# Passage shown
Friend reluctantly went to meet the teacher. Once there, she was told that her daughter is a menace because 1) she buried some child’s shoes in the sand as punishment for not playing with her and 2) she threw a stone at a child because he called her a dog. I nearly called the teacher myself to tell her to be thankful there were not any impaled crosses or black birds bent on pecking out eyeballs. Most of life is relative and shoes buried in the sand are pretty mild, all considering. But then the teacher put on the “stern face”. We all know it. It’s the one they choose when they are going to tell you why you are a crap parent and how they are the font of wisdom. So the problem with the Anti-Christ-In-Training, according to her teacher, is that she doesn’t get enough attention at home, this despite the fact that she is an only child who not only demands to be the center of attention at every gathering, but threatens all in attendance with physical violence if she doesn’t get it.

# Direction a
Find every row below that contains the string "seen", counting only matches in the same case, and copy each of those rows in full.

Extracted data entries:
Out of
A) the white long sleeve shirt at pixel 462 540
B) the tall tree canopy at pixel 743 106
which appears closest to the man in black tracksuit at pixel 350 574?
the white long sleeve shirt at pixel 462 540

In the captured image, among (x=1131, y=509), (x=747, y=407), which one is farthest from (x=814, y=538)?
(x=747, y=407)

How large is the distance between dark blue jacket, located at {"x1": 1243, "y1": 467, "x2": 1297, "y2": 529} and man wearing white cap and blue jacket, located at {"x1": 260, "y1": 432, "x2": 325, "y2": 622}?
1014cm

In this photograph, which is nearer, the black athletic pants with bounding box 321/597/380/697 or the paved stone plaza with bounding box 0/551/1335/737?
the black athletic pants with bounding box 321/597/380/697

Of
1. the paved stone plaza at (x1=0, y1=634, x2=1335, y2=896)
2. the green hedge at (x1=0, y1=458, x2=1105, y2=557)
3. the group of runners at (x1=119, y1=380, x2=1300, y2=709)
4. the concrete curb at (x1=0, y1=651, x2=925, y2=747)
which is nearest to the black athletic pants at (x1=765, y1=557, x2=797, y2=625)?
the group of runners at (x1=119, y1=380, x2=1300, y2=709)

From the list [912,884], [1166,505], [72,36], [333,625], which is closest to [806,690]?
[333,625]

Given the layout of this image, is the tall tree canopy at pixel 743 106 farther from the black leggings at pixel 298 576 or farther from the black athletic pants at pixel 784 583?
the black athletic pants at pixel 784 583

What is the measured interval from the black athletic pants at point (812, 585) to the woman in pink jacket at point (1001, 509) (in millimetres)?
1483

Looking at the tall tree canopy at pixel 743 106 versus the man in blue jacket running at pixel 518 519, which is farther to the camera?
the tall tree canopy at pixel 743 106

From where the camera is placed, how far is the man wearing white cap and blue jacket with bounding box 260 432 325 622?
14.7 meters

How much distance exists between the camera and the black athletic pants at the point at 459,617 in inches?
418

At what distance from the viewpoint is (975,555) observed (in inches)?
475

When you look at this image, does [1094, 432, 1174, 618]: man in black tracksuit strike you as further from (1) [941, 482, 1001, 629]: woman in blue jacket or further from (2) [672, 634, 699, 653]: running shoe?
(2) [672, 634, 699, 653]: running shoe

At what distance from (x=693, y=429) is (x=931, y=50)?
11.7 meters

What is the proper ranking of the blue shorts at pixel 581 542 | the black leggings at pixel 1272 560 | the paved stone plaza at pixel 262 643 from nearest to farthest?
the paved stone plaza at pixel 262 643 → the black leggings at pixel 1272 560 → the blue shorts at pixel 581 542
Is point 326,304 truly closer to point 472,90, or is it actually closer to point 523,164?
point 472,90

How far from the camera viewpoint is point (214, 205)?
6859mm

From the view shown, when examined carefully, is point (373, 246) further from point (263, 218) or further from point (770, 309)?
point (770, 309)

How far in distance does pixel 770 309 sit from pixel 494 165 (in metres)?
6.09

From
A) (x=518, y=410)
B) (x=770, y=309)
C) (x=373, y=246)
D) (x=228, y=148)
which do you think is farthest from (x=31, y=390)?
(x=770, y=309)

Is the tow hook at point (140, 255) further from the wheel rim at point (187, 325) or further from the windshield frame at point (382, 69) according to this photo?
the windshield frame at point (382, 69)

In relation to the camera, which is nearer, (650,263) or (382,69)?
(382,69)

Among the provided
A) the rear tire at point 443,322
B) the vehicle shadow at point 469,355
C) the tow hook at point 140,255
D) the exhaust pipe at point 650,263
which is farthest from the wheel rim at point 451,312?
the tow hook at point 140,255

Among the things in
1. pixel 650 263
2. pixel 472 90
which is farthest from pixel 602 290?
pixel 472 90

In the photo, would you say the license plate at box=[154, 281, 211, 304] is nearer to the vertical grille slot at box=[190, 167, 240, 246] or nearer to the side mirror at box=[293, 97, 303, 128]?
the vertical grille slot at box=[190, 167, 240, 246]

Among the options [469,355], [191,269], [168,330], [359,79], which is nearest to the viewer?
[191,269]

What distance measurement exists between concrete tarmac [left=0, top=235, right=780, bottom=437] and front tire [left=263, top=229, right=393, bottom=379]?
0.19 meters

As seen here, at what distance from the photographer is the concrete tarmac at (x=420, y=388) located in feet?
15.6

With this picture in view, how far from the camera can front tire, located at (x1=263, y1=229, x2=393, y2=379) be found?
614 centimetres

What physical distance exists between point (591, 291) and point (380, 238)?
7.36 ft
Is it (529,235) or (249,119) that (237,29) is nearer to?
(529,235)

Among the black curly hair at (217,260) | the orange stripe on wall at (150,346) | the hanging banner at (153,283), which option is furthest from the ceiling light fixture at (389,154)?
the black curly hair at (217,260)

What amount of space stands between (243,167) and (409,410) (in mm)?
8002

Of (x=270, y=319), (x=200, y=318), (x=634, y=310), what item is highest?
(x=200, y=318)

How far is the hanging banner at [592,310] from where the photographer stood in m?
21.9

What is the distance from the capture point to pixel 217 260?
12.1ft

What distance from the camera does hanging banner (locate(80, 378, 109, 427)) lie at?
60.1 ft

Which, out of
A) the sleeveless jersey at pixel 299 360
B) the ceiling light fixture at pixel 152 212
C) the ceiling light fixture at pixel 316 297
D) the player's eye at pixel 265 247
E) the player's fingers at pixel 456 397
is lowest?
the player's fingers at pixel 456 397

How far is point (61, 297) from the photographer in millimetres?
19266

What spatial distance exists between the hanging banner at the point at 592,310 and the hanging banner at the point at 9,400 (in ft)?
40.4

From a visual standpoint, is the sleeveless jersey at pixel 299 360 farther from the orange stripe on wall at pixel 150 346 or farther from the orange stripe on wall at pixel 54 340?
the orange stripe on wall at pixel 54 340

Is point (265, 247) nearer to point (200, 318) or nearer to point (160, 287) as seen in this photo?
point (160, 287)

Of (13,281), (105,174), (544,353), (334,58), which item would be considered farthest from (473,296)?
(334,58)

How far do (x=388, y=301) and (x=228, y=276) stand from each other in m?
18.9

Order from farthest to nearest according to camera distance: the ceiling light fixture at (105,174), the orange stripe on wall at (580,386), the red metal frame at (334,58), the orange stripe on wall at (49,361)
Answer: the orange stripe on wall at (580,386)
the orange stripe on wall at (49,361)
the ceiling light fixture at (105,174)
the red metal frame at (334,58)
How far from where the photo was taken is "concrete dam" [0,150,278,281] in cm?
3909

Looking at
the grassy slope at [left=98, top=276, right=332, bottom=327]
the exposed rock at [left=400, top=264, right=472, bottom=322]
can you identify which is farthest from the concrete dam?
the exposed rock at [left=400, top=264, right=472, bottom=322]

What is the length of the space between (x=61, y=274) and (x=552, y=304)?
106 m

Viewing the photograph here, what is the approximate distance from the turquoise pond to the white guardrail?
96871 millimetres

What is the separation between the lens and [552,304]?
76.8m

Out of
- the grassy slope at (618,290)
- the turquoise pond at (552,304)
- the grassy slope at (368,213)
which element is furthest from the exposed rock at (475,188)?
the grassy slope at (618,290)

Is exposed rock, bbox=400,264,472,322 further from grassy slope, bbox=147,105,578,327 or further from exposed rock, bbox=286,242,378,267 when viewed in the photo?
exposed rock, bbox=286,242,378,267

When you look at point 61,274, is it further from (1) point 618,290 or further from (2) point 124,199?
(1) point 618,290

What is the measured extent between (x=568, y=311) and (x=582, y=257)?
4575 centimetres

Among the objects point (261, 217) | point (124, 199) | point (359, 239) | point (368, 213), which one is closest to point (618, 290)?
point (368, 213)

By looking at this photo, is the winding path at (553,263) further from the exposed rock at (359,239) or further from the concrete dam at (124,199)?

# Direction b
List every action that the passage about the teacher meeting says the daughter takes.

# Task output a
As seen here, at what distance from the photographer is the concrete tarmac at (x=420, y=388) located in feet?
Is point (265, 247) nearer to point (200, 318) or nearer to point (160, 287) as seen in this photo?

# Task output b
- She buried a child's shoes in the sand as punishment for not playing with her.
- She threw a stone at a child because he called her a dog.
- She demands to be the center of attention at every gathering.
- She threatens everyone in attendance with physical violence if she doesn't get that attention.